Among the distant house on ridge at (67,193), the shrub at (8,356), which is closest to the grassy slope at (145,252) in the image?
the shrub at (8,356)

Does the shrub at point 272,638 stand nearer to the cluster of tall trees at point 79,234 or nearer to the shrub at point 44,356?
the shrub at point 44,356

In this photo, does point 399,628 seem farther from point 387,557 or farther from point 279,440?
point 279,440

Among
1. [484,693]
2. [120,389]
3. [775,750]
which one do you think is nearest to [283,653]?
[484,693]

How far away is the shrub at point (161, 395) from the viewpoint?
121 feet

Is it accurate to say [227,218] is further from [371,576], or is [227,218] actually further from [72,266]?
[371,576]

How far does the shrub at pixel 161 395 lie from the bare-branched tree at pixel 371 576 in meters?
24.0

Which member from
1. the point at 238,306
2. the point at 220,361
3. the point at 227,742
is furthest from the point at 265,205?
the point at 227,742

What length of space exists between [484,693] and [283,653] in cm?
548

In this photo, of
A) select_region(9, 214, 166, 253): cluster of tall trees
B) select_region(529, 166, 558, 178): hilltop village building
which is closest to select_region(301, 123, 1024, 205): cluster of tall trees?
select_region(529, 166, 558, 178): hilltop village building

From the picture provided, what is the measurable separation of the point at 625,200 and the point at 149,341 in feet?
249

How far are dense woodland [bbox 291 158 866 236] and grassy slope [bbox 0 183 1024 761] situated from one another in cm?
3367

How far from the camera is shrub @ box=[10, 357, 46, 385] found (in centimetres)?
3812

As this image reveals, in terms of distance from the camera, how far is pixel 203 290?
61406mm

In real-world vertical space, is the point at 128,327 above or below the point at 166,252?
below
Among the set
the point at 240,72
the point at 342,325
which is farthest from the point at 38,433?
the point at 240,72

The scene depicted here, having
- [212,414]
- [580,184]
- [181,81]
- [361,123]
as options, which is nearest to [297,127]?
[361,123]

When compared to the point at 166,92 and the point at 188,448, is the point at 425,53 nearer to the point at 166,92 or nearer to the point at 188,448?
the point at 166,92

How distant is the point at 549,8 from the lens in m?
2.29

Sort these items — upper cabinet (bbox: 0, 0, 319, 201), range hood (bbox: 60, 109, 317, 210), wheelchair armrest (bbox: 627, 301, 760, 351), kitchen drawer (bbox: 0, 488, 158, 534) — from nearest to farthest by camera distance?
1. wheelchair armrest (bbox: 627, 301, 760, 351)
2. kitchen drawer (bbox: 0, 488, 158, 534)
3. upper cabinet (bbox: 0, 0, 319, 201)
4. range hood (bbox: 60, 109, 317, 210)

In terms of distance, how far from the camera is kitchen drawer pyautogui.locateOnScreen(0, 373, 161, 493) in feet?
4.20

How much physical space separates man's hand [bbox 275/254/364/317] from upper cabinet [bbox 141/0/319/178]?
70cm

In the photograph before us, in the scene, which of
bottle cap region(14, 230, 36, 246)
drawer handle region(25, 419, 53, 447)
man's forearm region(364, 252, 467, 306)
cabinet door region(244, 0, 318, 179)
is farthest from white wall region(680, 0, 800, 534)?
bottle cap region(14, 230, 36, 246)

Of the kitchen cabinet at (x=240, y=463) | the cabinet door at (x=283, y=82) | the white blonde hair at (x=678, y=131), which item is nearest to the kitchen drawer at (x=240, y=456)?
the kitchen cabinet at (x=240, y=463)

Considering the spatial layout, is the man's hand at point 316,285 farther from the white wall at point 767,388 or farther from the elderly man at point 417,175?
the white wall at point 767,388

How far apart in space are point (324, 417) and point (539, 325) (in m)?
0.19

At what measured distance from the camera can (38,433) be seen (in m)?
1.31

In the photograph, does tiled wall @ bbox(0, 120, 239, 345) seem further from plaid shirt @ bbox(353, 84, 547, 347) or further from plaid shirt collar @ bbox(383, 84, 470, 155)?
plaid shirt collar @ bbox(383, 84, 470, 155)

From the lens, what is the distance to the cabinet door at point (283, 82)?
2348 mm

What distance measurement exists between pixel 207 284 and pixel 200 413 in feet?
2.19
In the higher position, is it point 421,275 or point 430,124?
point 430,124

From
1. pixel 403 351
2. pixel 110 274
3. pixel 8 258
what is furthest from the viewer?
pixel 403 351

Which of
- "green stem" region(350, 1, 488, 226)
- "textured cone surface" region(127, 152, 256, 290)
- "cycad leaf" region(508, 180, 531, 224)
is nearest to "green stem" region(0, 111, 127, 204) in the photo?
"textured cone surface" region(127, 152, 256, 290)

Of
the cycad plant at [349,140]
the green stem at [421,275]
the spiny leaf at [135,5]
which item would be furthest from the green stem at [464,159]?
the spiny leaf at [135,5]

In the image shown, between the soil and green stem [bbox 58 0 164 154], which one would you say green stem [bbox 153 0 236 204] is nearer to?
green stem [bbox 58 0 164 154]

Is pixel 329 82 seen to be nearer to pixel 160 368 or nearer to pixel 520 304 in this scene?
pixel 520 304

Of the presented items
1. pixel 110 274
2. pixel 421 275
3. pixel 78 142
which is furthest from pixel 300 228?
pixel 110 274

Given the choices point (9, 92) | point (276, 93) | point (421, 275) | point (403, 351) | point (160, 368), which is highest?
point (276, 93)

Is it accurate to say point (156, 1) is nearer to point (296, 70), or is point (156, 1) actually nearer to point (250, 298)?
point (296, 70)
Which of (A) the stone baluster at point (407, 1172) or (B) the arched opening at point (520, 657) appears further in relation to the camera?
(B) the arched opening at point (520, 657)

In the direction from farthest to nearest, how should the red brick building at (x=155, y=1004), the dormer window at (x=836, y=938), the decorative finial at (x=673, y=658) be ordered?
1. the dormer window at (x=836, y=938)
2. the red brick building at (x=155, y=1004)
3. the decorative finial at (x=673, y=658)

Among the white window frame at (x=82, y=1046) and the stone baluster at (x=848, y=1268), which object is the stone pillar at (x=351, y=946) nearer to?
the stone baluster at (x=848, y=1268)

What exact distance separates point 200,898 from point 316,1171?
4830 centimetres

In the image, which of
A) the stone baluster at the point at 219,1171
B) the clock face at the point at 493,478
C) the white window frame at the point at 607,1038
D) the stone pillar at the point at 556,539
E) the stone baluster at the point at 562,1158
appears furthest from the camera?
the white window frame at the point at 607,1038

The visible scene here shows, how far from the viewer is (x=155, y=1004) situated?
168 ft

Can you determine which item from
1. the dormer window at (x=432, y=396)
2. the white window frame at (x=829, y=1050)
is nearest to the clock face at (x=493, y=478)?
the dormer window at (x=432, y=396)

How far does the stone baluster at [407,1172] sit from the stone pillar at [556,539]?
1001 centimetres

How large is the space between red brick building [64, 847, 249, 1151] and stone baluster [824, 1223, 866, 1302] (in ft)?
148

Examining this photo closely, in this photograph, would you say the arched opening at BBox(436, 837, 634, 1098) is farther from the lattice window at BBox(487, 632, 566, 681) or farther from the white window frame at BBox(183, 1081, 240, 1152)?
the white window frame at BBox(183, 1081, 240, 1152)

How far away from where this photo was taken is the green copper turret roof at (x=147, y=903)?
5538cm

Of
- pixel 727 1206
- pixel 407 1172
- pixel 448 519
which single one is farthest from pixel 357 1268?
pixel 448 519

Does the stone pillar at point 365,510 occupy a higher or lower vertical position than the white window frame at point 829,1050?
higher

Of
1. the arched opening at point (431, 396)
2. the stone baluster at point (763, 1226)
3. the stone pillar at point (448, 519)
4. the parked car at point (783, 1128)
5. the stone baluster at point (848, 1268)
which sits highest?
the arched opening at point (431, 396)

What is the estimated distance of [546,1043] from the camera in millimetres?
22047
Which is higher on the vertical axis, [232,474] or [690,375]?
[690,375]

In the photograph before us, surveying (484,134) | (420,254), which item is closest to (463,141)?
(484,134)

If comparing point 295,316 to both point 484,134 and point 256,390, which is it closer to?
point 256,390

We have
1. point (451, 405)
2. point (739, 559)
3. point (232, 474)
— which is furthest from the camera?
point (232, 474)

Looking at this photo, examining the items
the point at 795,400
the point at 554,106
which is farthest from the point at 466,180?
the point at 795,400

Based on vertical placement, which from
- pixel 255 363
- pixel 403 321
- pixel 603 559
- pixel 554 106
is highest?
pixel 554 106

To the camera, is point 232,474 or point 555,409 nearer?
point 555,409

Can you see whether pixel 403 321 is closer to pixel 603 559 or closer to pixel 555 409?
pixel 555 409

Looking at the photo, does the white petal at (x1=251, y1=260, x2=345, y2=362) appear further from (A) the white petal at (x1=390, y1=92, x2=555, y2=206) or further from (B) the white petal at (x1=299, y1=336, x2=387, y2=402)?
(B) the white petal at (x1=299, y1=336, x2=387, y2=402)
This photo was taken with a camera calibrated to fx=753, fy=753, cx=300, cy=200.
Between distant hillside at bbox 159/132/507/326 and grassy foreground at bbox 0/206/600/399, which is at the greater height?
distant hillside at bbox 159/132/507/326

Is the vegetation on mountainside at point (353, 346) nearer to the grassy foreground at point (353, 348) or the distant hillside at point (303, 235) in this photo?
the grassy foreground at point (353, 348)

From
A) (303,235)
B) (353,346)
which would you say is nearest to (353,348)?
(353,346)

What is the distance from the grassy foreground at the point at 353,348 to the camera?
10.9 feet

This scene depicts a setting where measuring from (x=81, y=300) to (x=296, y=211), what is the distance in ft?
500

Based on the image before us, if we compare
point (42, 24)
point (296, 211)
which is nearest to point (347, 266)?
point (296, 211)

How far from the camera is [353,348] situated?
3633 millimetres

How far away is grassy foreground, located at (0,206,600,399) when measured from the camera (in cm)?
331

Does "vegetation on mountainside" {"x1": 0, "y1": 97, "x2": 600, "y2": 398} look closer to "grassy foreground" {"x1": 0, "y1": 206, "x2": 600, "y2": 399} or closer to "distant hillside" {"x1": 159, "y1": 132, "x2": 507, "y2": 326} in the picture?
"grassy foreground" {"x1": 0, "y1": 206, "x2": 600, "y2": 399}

§ **TASK STATEMENT**
Set down only these lines, exactly: the line containing "Is the vegetation" and each line after it, through the end of the listing.

§ **THE OUTPUT**
Is the vegetation on mountainside at point (353, 346) nearer to the grassy foreground at point (353, 348) or the distant hillside at point (303, 235) in this photo?
the grassy foreground at point (353, 348)

From
A) (303,235)
B) (353,346)
which would you say is nearest to (353,348)?
(353,346)

What is the distance from the grassy foreground at the point at 353,348 to the camera?
10.9 feet

This scene depicts a setting where measuring from (x=81, y=300) to (x=296, y=211), what is the distance in ft?
500

Based on the image before us, if we compare
point (42, 24)
point (296, 211)
which is nearest to point (347, 266)?
point (296, 211)

How far from the camera is [353,348] situated?
3633 millimetres

How far away is grassy foreground, located at (0,206,600,399) when measured from the camera (in cm)?
331

Does "vegetation on mountainside" {"x1": 0, "y1": 97, "x2": 600, "y2": 398} look closer to "grassy foreground" {"x1": 0, "y1": 206, "x2": 600, "y2": 399} or closer to "distant hillside" {"x1": 159, "y1": 132, "x2": 507, "y2": 326} in the picture?
"grassy foreground" {"x1": 0, "y1": 206, "x2": 600, "y2": 399}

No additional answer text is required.